* LISTED ENTRIES:
- - - - -

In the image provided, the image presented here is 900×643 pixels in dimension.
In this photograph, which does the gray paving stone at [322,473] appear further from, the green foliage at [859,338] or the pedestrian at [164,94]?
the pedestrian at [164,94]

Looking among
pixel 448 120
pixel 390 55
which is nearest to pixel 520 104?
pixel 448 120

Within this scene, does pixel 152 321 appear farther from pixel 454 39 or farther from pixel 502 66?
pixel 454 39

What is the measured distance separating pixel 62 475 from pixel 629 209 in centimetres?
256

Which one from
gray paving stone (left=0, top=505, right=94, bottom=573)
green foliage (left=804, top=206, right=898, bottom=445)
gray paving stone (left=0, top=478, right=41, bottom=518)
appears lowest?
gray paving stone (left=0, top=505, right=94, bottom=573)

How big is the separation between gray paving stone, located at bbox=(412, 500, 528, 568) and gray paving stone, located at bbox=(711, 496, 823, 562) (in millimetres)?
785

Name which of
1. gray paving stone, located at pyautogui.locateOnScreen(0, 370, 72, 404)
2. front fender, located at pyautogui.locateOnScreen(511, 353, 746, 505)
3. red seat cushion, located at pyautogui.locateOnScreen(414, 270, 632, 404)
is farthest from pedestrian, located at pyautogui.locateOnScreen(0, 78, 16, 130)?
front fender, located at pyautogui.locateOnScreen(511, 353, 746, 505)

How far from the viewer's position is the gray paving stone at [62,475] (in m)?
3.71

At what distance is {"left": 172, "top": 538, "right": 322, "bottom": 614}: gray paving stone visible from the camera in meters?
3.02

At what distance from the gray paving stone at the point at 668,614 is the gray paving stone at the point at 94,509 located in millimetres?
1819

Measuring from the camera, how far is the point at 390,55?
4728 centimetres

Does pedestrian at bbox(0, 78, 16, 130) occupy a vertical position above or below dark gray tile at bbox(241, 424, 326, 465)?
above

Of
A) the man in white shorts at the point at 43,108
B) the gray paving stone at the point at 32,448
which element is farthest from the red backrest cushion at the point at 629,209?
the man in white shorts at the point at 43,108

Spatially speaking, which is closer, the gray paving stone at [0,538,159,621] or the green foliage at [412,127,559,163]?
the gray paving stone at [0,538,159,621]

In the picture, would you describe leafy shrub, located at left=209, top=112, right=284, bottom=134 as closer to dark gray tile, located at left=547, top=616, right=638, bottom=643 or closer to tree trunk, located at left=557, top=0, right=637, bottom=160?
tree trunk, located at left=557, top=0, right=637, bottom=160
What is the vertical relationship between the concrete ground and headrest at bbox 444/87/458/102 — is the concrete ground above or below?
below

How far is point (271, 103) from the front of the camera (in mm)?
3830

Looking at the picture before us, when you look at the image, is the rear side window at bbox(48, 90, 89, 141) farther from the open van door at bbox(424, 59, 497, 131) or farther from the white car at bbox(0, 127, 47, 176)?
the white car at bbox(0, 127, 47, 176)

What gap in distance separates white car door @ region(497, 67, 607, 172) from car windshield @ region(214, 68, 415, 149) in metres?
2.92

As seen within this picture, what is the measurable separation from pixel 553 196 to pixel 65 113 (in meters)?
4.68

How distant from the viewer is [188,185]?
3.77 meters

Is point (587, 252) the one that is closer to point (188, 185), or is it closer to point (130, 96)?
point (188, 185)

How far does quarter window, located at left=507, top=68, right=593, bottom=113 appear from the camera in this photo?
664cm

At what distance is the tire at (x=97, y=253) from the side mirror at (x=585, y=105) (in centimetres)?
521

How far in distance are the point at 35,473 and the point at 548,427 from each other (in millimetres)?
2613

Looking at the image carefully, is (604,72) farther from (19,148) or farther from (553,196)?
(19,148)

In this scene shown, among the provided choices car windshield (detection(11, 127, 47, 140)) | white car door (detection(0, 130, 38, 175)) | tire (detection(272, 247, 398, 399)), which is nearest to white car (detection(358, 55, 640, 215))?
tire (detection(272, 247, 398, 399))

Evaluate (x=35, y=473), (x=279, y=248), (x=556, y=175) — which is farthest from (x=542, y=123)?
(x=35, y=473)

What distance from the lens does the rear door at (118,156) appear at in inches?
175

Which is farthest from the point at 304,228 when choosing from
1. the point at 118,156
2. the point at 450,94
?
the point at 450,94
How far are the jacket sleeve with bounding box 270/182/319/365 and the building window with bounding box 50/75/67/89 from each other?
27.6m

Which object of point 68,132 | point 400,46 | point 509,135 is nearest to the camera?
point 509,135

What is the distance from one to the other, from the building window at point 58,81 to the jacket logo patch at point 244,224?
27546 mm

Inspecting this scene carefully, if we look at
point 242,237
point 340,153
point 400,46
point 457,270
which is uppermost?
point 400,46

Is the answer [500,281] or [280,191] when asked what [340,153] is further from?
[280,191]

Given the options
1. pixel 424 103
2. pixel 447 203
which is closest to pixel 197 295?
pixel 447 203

- - - - -

* THE REQUEST:
Copy every line of the material above word for word, changing nothing.

* CORRECT RESPONSE:
In the image provided, the image presented here is 900×643 pixels in dimension.
In this photograph, which does the gray paving stone at [322,473] appear further from, the green foliage at [859,338] or the pedestrian at [164,94]?
the pedestrian at [164,94]

Looking among
pixel 448 120
pixel 390 55
which is nearest to pixel 520 104?
pixel 448 120

Within this scene, does pixel 152 321 appear farther from pixel 454 39 or farther from pixel 502 66?
pixel 454 39

What is the measured distance separating pixel 62 475 from pixel 629 209 in centimetres?
256

Which one from
gray paving stone (left=0, top=505, right=94, bottom=573)
green foliage (left=804, top=206, right=898, bottom=445)
gray paving stone (left=0, top=478, right=41, bottom=518)
appears lowest?
gray paving stone (left=0, top=505, right=94, bottom=573)

How big is the separation between gray paving stone, located at bbox=(412, 500, 528, 568) and gray paving stone, located at bbox=(711, 496, 823, 562) (in millimetres)?
785

Name which of
1. gray paving stone, located at pyautogui.locateOnScreen(0, 370, 72, 404)
2. front fender, located at pyautogui.locateOnScreen(511, 353, 746, 505)
3. red seat cushion, located at pyautogui.locateOnScreen(414, 270, 632, 404)
is farthest from pedestrian, located at pyautogui.locateOnScreen(0, 78, 16, 130)?
front fender, located at pyautogui.locateOnScreen(511, 353, 746, 505)

How far from the viewer's position is the gray paving stone at [62,475] (in m)?
3.71

At what distance is {"left": 172, "top": 538, "right": 322, "bottom": 614}: gray paving stone visible from the camera in meters?
3.02

At what distance from the gray paving stone at the point at 668,614 is the gray paving stone at the point at 94,509 located in millimetres?
1819

Measuring from the camera, how far is the point at 390,55?
4728 centimetres

Does pedestrian at bbox(0, 78, 16, 130) occupy a vertical position above or below dark gray tile at bbox(241, 424, 326, 465)?
above

Of
A) the man in white shorts at the point at 43,108
B) the gray paving stone at the point at 32,448
which element is farthest from the red backrest cushion at the point at 629,209?
the man in white shorts at the point at 43,108

Spatially speaking, which is closer, the gray paving stone at [0,538,159,621] or the green foliage at [412,127,559,163]?
the gray paving stone at [0,538,159,621]

In the picture, would you describe leafy shrub, located at left=209, top=112, right=284, bottom=134 as closer to dark gray tile, located at left=547, top=616, right=638, bottom=643 or closer to tree trunk, located at left=557, top=0, right=637, bottom=160?
tree trunk, located at left=557, top=0, right=637, bottom=160
What is the vertical relationship between the concrete ground and headrest at bbox 444/87/458/102 — is the concrete ground above or below?
below

How far is point (271, 103) from the front of the camera (in mm)?
3830

Looking at the picture before us, when you look at the image, is the rear side window at bbox(48, 90, 89, 141) farther from the open van door at bbox(424, 59, 497, 131) or farther from the white car at bbox(0, 127, 47, 176)?
the white car at bbox(0, 127, 47, 176)

What gap in distance separates white car door @ region(497, 67, 607, 172) from car windshield @ region(214, 68, 415, 149) in metres?
2.92

As seen within this picture, what is the measurable separation from pixel 553 196 to pixel 65 113 (in meters)?
4.68

How distant from the viewer is [188,185]?
3.77 meters

Is point (587, 252) the one that is closer to point (188, 185), or is it closer to point (130, 96)?
point (188, 185)

How far does quarter window, located at left=507, top=68, right=593, bottom=113 appear from the camera in this photo?
664cm

At what distance is the tire at (x=97, y=253) from the side mirror at (x=585, y=105) (in centimetres)?
521

How far in distance are the point at 35,473 and the point at 548,427 from each other (in millimetres)?
2613

Looking at the image carefully, is (604,72) farther from (19,148) or farther from (553,196)?
(19,148)

In this scene shown, among the provided choices car windshield (detection(11, 127, 47, 140)) | white car door (detection(0, 130, 38, 175)) | tire (detection(272, 247, 398, 399)), which is nearest to white car (detection(358, 55, 640, 215))?
tire (detection(272, 247, 398, 399))

Evaluate (x=35, y=473), (x=279, y=248), (x=556, y=175) — which is farthest from (x=542, y=123)?
(x=35, y=473)

What distance from the lens does the rear door at (118,156) appear at in inches?
175

Which is farthest from the point at 304,228 when choosing from
1. the point at 118,156
2. the point at 450,94
?
the point at 450,94
How far are the jacket sleeve with bounding box 270/182/319/365 and the building window with bounding box 50/75/67/89 from each other?
27.6m

Which object of point 68,132 | point 400,46 | point 509,135 is nearest to the camera?
point 509,135

What is the distance from one to the other, from the building window at point 58,81 to the jacket logo patch at point 244,224?
27546 mm

Inspecting this scene carefully, if we look at
point 242,237
point 340,153
point 400,46
point 457,270
which is uppermost?
point 400,46

Is the answer [500,281] or [280,191] when asked what [340,153] is further from?
[280,191]

Given the options
1. pixel 424 103
2. pixel 447 203
which is closest to pixel 197 295?
pixel 447 203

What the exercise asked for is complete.